That is quite a result for Garner and his team. 
Still cynical, but if he can pull this off this will be a benchmark model for other niche sites to follow.
 2 By cynical, on 13-11-2009 15:37
not really, £100,000 between the 6 or 7 staff at ManCon with a few ads (which you won't be able to charge an awful lot for with only a couple of 1,000 subsribers) isn't really sustainable!  
If you want cheap dining you'd be best off getting a highlife card for £50 which you can use all over the northwest at 100's of restaurants. why pay £60 a year for a few vouchers at already cheap restaurants?
 3 By Freemium Economy, on 13-11-2009 15:46
How about I pay £20 a year but I'm not arsed about coming to the Food & drink Awards - so knock that off? And a few ads is fine then. 
 
"never engaged in any SEO" - well the bloody stuff still keeps coming on Google when you search for things. It's like saying you've never engaged in oxygen. Just because you don't believe in miracles doesn't mean they don't happen.
 4 By Mark Garner website, on 13-11-2009 17:20
Just to be clear, there will be 2000 Heroes by launch of new site, and approximately 10,000 friends, who will be paying half the heroes subs. Then there will still be the 'free to air' stories so we will have thirty to forty thousand further weekly readers whom we will constantly be pitching into membership. The core readership should therefore be no less than 40,000, more likey 70,000 and those will be a highly engaged C1's on the way up audience of great value to our advertisers who spend many tens of thousands of pounds each month. I believe this is the niche model and I have put my money where my mouth is. Freemium, we have never engaged in SEO, full stop. We don't tell fairy stories. On the other hand I don't block their spiders. But it is fair to say that my readers have come to me in the main from one form of advertising that is probably the most effective; word of mouth. Says something bout my editorial and commercial team that.

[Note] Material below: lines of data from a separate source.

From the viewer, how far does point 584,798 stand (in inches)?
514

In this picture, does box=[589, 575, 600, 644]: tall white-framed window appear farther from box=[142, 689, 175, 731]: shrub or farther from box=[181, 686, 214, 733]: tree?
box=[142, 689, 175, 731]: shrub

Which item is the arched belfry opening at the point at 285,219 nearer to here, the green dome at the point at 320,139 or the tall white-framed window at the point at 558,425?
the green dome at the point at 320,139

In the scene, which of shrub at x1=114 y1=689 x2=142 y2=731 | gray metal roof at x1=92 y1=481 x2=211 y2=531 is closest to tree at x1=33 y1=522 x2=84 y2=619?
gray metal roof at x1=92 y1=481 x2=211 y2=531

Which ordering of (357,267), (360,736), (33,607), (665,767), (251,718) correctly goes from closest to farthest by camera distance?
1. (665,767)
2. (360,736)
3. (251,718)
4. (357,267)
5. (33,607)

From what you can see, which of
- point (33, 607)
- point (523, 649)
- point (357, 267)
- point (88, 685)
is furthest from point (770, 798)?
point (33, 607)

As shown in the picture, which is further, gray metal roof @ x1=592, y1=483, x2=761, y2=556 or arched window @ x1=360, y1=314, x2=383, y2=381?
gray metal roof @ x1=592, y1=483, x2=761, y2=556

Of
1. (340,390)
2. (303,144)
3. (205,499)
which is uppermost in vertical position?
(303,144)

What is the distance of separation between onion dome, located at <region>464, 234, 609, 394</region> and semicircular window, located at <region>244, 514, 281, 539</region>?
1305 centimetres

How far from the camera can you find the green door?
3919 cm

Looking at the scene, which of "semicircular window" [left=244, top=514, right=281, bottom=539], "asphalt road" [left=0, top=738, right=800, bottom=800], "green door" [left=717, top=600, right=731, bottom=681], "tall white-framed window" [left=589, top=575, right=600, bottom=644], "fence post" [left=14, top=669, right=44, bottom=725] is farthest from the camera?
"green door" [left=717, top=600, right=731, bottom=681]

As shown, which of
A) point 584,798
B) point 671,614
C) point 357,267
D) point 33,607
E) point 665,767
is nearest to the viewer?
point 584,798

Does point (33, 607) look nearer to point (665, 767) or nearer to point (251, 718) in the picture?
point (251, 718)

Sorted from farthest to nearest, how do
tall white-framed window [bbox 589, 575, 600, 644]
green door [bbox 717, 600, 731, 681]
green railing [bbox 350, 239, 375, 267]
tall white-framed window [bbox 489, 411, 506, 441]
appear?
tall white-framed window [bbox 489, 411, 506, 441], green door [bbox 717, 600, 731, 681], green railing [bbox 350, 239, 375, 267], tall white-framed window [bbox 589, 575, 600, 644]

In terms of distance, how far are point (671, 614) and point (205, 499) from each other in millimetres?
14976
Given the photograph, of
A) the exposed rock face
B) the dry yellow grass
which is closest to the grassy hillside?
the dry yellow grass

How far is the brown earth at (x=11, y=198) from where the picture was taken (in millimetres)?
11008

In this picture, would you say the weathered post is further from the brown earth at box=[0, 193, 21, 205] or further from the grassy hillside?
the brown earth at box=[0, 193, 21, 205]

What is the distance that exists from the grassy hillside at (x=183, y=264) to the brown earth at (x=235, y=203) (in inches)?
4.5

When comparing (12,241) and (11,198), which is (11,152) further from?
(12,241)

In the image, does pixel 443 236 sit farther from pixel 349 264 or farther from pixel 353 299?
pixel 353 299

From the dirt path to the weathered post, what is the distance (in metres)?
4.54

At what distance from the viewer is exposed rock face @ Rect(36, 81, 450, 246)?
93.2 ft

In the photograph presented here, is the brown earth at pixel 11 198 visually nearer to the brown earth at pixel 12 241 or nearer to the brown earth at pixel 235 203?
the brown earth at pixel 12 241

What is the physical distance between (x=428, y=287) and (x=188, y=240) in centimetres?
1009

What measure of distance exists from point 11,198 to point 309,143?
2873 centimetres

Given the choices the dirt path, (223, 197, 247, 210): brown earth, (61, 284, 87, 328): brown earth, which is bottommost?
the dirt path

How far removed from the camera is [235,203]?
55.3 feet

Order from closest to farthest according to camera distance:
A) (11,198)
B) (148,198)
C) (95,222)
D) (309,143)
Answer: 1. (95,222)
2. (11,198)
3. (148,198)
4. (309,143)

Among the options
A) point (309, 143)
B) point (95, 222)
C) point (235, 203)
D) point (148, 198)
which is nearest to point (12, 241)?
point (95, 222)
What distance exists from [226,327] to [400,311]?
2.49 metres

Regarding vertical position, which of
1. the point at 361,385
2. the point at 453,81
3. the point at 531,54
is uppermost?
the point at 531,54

 5 By Mark Garner website, on 13-11-2009 17:30
Cynical, BTW, High Life cards are known as Low Life cards in the F&B industry. If you think that Mancon is just about a few vouchers at cheap resaurants, can I mention this last one month Strictly Confidential deal? Ramsons, restaurant of the year, straight 50% off AT ANY TIME. Kitchen, exclusive menu, at any time, Obsidien, exclusive menu at any time, The Lowry Hotel exclusive menu at any time...three red carpet do's money can't buy... sorry i could go on. Don't compare High Life, a perfect place to sell slippers and coffins, with the Mancon readership. Oh, and four of the best food and drink writers in the North West and notoriously honest food reviews and winners of the best brand awards against Granada and the MEN and Media Entrepreneur of the year. Golly, i think we may actually be doing something right. Oh, 96,000 emails going out each and every day. Blimey.

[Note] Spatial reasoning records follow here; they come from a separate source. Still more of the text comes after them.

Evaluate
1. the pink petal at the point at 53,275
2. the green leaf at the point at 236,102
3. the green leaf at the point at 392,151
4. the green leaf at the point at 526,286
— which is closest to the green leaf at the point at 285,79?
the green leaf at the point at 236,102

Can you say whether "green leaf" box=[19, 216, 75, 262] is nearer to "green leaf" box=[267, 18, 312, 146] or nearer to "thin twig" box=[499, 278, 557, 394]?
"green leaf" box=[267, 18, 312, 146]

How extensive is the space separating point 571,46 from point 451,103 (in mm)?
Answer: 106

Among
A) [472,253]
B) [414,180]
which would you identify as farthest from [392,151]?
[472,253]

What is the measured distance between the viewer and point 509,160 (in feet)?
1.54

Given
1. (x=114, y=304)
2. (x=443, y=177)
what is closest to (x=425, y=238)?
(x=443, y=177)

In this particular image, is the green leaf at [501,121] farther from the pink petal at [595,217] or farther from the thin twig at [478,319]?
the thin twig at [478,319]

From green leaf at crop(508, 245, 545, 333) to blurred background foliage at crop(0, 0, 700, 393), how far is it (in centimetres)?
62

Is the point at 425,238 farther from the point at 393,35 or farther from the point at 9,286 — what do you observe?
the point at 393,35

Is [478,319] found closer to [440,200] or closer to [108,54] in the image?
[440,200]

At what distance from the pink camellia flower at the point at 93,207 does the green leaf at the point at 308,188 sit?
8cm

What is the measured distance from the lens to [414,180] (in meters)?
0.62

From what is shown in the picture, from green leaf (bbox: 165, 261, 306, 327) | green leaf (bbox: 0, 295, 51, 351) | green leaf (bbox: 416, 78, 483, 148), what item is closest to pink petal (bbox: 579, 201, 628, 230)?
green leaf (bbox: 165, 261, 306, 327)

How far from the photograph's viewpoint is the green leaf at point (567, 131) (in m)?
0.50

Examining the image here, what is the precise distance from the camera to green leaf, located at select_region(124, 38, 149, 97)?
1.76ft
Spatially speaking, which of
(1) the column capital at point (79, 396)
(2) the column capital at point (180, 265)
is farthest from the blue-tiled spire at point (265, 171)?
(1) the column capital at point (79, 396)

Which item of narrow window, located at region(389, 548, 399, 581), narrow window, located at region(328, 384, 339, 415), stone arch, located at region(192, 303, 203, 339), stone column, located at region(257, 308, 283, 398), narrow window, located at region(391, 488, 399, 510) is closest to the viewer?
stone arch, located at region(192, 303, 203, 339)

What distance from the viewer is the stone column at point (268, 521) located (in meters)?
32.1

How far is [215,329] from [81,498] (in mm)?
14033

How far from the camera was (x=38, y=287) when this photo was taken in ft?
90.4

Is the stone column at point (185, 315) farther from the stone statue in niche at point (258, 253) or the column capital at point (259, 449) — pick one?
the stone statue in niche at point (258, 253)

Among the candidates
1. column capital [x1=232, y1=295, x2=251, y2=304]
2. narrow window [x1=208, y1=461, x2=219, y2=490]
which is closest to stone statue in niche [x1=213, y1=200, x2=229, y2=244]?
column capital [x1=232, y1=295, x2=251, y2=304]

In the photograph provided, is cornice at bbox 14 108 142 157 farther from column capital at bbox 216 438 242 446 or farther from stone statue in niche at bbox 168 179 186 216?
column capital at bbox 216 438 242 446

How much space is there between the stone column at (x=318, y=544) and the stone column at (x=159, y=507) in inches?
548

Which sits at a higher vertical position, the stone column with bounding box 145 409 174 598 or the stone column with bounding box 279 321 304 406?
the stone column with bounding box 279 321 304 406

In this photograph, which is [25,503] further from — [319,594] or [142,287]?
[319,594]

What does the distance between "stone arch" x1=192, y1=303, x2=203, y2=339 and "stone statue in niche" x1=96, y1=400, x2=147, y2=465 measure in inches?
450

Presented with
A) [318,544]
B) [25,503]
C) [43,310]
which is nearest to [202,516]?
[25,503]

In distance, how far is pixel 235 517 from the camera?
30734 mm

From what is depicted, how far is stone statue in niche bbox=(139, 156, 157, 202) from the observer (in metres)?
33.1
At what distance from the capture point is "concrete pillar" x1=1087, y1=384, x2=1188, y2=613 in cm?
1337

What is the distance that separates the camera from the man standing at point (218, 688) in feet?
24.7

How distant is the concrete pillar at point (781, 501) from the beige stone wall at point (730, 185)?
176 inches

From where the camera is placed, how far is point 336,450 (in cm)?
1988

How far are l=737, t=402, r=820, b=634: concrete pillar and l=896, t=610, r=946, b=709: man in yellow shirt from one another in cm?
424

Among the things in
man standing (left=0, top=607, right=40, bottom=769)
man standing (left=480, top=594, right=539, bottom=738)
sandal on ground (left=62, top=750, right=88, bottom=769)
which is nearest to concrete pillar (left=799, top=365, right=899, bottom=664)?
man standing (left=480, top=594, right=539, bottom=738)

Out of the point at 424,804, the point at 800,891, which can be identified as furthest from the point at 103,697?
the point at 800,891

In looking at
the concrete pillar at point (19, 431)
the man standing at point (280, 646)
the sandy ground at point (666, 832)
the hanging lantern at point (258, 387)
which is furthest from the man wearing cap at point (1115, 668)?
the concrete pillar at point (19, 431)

 6 By The Judge, on 13-11-2009 19:26
".......and notoriously honest food reviews ....." of advertisers venues???
 7 By JohnD, on 14-11-2009 09:21
I agree totally with The Judge. In my opinion this is no different to what local newspapers have been doing for years. 'Buy some advertising and we'll write nice things about you'.

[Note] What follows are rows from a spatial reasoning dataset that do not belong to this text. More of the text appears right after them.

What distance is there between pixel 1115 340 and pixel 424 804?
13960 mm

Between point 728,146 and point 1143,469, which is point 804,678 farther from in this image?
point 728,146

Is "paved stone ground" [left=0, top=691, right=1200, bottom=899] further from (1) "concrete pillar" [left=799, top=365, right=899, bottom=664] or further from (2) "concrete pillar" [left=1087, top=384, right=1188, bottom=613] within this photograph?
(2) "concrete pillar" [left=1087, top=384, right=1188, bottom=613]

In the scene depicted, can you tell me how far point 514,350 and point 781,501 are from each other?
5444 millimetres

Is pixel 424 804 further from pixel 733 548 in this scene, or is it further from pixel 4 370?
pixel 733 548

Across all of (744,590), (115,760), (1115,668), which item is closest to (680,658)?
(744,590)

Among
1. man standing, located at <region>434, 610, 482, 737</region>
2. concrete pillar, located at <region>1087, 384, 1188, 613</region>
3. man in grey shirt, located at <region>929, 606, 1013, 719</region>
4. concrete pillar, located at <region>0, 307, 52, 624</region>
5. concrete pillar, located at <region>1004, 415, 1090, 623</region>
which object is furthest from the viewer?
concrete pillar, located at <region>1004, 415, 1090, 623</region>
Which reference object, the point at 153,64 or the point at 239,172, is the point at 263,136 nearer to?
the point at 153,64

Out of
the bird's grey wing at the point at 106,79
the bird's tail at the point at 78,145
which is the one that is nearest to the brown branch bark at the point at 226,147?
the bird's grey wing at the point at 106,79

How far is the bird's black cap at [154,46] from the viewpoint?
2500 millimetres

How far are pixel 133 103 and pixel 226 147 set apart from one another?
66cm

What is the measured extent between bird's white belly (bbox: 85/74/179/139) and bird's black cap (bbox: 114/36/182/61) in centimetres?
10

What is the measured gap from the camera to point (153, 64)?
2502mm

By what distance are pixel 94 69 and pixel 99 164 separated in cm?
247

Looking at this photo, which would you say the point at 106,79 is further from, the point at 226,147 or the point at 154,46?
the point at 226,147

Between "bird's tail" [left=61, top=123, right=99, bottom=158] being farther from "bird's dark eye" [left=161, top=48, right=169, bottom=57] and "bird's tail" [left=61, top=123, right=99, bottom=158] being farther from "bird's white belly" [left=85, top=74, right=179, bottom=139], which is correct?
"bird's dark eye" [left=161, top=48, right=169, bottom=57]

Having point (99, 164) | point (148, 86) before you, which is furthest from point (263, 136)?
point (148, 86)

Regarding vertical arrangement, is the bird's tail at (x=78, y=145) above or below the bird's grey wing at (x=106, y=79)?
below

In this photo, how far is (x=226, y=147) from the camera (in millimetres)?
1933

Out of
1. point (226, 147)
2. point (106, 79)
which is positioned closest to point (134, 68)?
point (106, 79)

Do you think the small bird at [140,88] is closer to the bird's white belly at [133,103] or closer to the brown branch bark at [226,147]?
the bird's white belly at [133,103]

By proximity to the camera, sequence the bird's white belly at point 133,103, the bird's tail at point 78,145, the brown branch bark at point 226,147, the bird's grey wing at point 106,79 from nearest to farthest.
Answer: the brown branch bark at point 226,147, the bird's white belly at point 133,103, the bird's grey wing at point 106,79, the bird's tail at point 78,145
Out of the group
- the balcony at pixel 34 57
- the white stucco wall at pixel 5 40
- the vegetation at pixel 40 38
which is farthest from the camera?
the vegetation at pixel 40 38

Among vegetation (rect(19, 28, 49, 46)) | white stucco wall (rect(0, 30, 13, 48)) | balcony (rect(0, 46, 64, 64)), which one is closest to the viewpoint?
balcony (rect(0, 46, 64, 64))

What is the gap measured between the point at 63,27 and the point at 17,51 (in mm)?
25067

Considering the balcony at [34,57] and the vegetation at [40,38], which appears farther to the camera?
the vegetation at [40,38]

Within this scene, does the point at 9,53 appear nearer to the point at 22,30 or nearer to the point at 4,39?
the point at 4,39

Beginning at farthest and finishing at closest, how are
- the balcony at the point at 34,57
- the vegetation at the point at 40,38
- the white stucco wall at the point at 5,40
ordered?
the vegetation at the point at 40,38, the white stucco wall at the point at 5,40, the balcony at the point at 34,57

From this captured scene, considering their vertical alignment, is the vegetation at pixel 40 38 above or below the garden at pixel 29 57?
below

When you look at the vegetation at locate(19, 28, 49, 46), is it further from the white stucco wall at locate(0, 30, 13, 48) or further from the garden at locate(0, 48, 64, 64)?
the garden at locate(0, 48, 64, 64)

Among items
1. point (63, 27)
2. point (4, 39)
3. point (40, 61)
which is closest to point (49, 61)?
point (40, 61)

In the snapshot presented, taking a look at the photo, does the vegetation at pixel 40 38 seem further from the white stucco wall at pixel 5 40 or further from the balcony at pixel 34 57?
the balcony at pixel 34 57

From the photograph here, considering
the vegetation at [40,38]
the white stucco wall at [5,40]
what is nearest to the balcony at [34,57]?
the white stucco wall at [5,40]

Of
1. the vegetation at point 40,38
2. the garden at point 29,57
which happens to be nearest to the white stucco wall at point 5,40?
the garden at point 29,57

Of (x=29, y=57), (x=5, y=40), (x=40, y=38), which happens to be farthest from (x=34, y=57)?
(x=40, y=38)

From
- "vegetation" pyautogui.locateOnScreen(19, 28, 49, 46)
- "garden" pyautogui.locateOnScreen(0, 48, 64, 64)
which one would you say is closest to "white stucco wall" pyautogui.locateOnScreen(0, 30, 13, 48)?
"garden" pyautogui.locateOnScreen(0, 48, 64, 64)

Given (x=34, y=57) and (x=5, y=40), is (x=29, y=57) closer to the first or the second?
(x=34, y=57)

 8 By Judge, interesting article for, on 14-11-2009 12:51
Judge, read this. Interesting. 
http://www.manchesterconfidential.com/index.asp?Sessionx=IpqiNwy6JWblKHqiNwF6IHqi& realname=Confidentials_food_reviews_the_shocking_truth_expos ed
 9 By Sharon, on 14-11-2009 12:52
It's interesting that Garner mentions free to view articles. If he's clever, the deals and the like will be membership but the articles and so on will be free to air to ensure the readership stays with them...and the advertisers
 10 By Brian, on 14-11-2009 12:52
If I was someone interested in attending a food and drink awards event (a restaurateur perhaps?) and someone offered me a ticket for £100 with a 'bonus' of full access to a site and a few perks. It would be a bit of a different picture to the average site visitor wanting to subscribe. Of course to offer someone a deal like that when you don't collect tel numbers or have a link to a payment page suggests that your first subscribers have received a phone call or an e-mail offer and are perhaps your existing advertisers or event attendees?  
 
A look at ManCons own messageboard on Sat morning suggests their average readers are unlikely to pay a subs.
 11 By Mark Garner website, on 14-11-2009 20:33
Judge, email me if you want to come down to the Mancon offices and inspect, on behalf of the How Do conspiracy theorists, our review files. You can then comment on something you know something about. 
 
Brian, we have emailed 12,000 of the people who have transacted with us in the last twelve months; we have a further 51,000 to go. No phone calls were made, the top transactors obviously get first bite of the cherry. Now, again, if you wish to audit this on behalf of your fellow doubting Thomases, email me and I will allow you to inspect our system in the Mancon offices.  
 
Sharon, now you I would like to meet simply because you have thought it through and you ain't far off the answer!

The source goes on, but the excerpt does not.